Los miembros del comité nos dimos cuenta de la responsabilidad que habíamos asumido. La tranquilidad y seguridad de los nuevos refugiados estaban en juego. Y lo estaban también el prestigio y el buen nombre de la comunidad cubana de Massachusetts, cualidades obtenidas durante cerca de veinte años de trabajo y sacrificios.
En nuestra primera reunión se discutieron los objetivos y parámetros que seguiríamos en nuestra labor, el primero relacionado con los fondos de dinero que se recaudaran de las organizaciones caritativas del área.

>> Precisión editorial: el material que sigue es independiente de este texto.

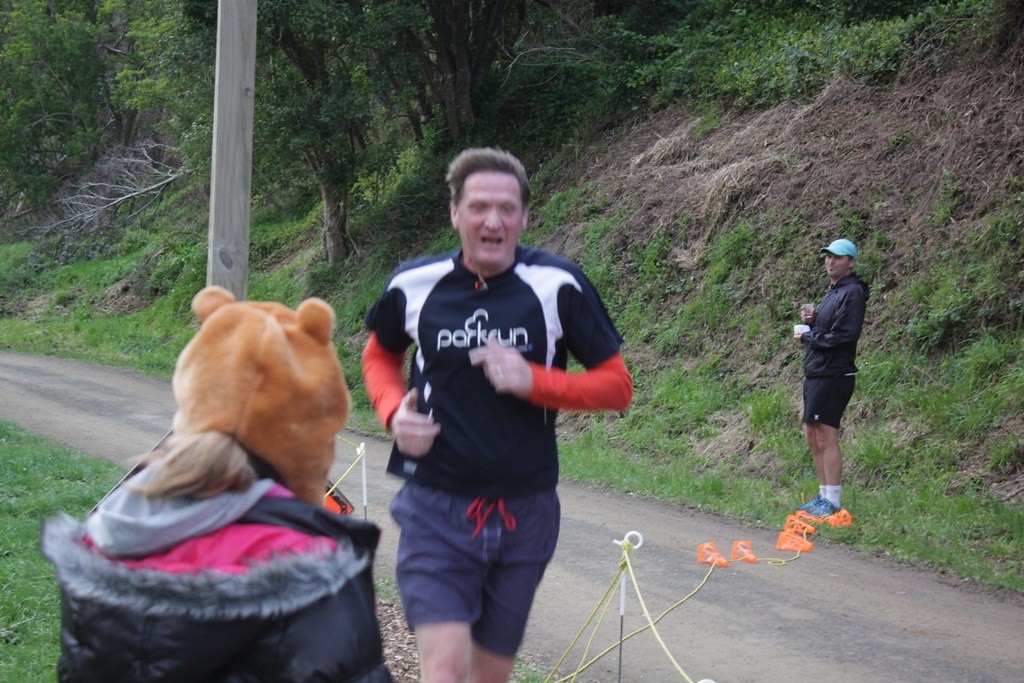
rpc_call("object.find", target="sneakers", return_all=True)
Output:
[810,498,843,516]
[797,496,822,510]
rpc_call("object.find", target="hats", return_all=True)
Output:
[171,285,351,509]
[820,239,857,258]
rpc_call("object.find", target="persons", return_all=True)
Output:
[360,146,631,683]
[793,238,867,525]
[42,286,397,682]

En este tema, me aseguré de definir y discutir no solo nuestra filosofía de grupo, sino la mía personal.
“Yo acepto esta responsabilidad financiera”, dije, “con la siguiente condición: Si llegamos a un punto de nuestras actividades en que tenemos que cesar de existir, los fondos que existan en la caja serán devueltos a las instituciones que hayan donado al programa en el mismo porcentaje que cada una haya contribuido al total”. Los miembros del comité, sin excepción, entendieron y aceptaron esa responsabilidad moral del grupo y la mía. Desde ese momento, el dinero perdió su atracción monetaria egoísta personal para convertirse en instrumento social. Fue una decisión que tuvo repercusión meses más tarde cuando el comité se disolvió y el estado de Massachusetts se hizo cargo de una responsabilidad que nosotros, como civiles, éramos incapaces de llevar a cabo permanentemente por capacidad económica y profesional, o por vocación.
Eventualmente alrededor de ochocientos “marielitos” llegaron a Boston, unos enviados con ayuda de las autoridades de Miami, otros a solicitud de parientes o amigos, algunos por su cuenta. Todos recibieron ayuda en ropa, efectivo y búsqueda de trabajo. La Cruz Roja, el Arzobispado Católico de Boston y la Iglesia Metodista, representada por el Ministro Metodista cubano Mariano Rodríguez, ya desaparecido desafortunadamente, hicieron contribuciones de efectivo significativas. Cuando llegó el momento final que se había predicho se hizo una auditoria de los fondos y se distribuyeron entre esas tres instituciones en la misma proporción que habían sido contribuidos. La misión estaba cumplida. A partir de entonces, los refugiados del Mariel fueron recibidos y procesados por el Departamento de Seguro Social del Estado de Massachusetts.
En cuanto a los ochocientos “marielitos”, algunos regresaron a Miami decepcionados con el ambiente económico o el clima, pero los que no lo hicieron encontraron trabajos, se dispersaron en el estado, continuaron o comenzaron familias y se despojaron del título “marielitos’ convirtiéndose simplemente en americanos. Hoy día, en una de las zonas principales de negocios financieros de la ciudad de Boston, como símbolo de esa conversión, uno de los mejores restaurantes tiene un menú suculento cubano y se conoce con el nombre comercial de “Mariel”.
La mancha ominosa con la que la dictadura había intentado dar color a ese grupo de cubanos que salieron del puerto de Mariel, pero que eran realmente oriundos de todas partes de Cuba, se disolvió en la libertad estadounidense. Esa nave si ha podido navegar exitosamente.